Boey Kim Cheng – ‘The Planners’
Boey was born in Singapore in 1965, was educated there, but now teaches creative writing at an Australian university; perhaps this poem is critical of the way Singapore has been planned and built, though it could equally apply to any modern city. One critic has said that “the relation of the poet to his country has an abrasive element that can be sampled from ‘The Planners’.” (http://www.ethosbooks.com.sg).
Some points for classroom discussion
Is history being deliberately obliterated? (Lines 21-22) Does the poet like what is happening in the city? What do the last four lines of the poem, clearly central to what Boey is writing, say to you?
Is the poet more angry than sad? Or just resigned to what is happening?

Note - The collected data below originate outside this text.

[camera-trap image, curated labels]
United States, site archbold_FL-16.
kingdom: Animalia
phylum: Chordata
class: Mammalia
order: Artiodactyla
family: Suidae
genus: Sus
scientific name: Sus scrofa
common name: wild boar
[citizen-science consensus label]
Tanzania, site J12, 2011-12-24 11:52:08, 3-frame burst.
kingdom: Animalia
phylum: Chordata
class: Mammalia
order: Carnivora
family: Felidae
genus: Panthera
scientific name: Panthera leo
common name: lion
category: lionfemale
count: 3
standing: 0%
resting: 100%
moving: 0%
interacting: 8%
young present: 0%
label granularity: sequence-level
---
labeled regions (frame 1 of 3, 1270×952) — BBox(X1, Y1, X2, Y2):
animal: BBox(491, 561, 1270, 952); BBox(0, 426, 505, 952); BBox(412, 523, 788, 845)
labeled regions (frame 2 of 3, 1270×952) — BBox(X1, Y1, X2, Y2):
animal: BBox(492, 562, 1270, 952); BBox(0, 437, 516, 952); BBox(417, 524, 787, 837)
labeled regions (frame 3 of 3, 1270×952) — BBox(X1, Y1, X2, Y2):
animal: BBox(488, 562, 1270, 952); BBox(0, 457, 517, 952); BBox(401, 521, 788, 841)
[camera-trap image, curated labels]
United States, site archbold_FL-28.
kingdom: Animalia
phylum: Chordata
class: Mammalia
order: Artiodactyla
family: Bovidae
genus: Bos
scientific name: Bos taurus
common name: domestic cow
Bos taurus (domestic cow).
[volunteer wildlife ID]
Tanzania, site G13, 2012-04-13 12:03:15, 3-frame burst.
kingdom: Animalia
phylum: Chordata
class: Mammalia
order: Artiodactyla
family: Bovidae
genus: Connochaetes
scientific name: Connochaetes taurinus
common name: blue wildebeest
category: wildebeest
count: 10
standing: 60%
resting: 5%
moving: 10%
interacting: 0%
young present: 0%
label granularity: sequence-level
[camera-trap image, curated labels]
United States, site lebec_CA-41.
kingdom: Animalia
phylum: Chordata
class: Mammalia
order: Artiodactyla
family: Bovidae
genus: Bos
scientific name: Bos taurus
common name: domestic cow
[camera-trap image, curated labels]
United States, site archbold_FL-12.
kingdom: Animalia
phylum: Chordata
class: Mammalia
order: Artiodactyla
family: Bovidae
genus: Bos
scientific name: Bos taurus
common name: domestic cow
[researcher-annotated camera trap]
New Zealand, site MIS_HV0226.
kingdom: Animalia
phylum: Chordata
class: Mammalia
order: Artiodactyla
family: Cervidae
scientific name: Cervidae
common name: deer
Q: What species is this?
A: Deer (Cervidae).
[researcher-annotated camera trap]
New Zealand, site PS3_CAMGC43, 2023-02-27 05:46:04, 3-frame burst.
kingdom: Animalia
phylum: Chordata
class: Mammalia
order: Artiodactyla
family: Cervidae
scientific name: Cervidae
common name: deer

Some brief biographical information on Boey can be found on these websites:
Compare what Margaret Atwood suggests about city planning in ‘The City Planners’ with what Boey Kim Cheng writes here; some parts of this poem, especially perhaps in the first two sections, seem strikingly similar in their ideas and images – which words and phrases suggest this? Atwood foresees a time when natural forces will take over again, and destroy everything that human planning has created; Boey’s poem has a similar theme, though he seems even more critical of the way that men want to conquer and even obliterate any possible ‘flaws’ that nature might contain.